I think I have a little right to bore you with such a long letter, for there are not so many writers (even minor ones) who originated from the gullies of Yezhov Village. My father came from Stanitsa Slashchovskaya (from a big and well-known family). But in 1922, a famine year, he met my mother in Vyoshki and later they moved into my mother’s empty house in Yezhovka Village. There he worked as Secretary of the local Board as long as all sorts of turning points came.

Before 1940, I studied in Kumylga (and, by the way, was a friend of Knyazev boys, whom you know very well) and when 17, I immediately left for the Far North for the premature promotion of the ideas of the XX Congress. As one of the books read, “he sawed fire wood until doomsday”, and how great it was there, one can partly learn from the story “Prometheus Number 319”, though the scene in the story is somewhat displaced.

I began to write later, and published my books from 1950. Twice (in 1947 and 1949) I came from Kumylga to Vyoshenskaya to see Sholokhov, but I failed to catch him. Then we met at the Higher Literary Courses in 1959...

Dear Mikhail Alexandrovich!

Be healthy and happy! I wish you strength and perpetual courage for years to come!

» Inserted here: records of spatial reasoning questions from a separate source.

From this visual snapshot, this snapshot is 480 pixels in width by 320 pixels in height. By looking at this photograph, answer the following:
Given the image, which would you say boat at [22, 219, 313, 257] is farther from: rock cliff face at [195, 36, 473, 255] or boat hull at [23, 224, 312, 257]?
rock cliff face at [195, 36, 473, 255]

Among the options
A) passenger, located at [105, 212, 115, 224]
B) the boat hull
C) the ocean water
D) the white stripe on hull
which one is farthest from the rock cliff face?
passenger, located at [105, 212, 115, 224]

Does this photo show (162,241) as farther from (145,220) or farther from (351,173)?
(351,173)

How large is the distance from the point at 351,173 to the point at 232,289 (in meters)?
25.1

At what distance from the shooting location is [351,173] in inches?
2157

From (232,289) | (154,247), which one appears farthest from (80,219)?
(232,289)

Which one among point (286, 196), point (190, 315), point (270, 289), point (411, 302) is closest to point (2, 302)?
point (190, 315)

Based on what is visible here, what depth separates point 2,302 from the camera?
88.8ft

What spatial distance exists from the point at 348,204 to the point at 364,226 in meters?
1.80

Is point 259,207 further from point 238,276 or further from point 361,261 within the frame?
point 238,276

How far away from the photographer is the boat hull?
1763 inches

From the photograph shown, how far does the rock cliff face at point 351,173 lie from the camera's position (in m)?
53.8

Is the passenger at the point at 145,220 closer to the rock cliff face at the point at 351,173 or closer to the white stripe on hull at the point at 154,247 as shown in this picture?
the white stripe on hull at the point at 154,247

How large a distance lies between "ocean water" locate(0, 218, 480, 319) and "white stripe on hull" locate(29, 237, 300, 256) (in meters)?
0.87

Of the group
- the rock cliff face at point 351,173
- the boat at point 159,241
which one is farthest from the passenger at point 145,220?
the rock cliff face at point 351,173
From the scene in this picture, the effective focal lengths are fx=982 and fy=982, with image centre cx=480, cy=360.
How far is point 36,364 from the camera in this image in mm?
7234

Give my best, countryman’s regard to your Mariya Petrovna. Yours, Anatoly Znamensky.      Khadyzhensk, the Krasnodar Territory, 2a Rabochaya Str. May, 3, 1965.

 

Anatoly Dmitriyevich Znamensky (1923–1997) is a novelist, poet, literary critics, the winner of the RSFSR State M.Gorky Prize (1989), one of the first winners of the International Mikhail Sholokhov Prize in literature and art (1993).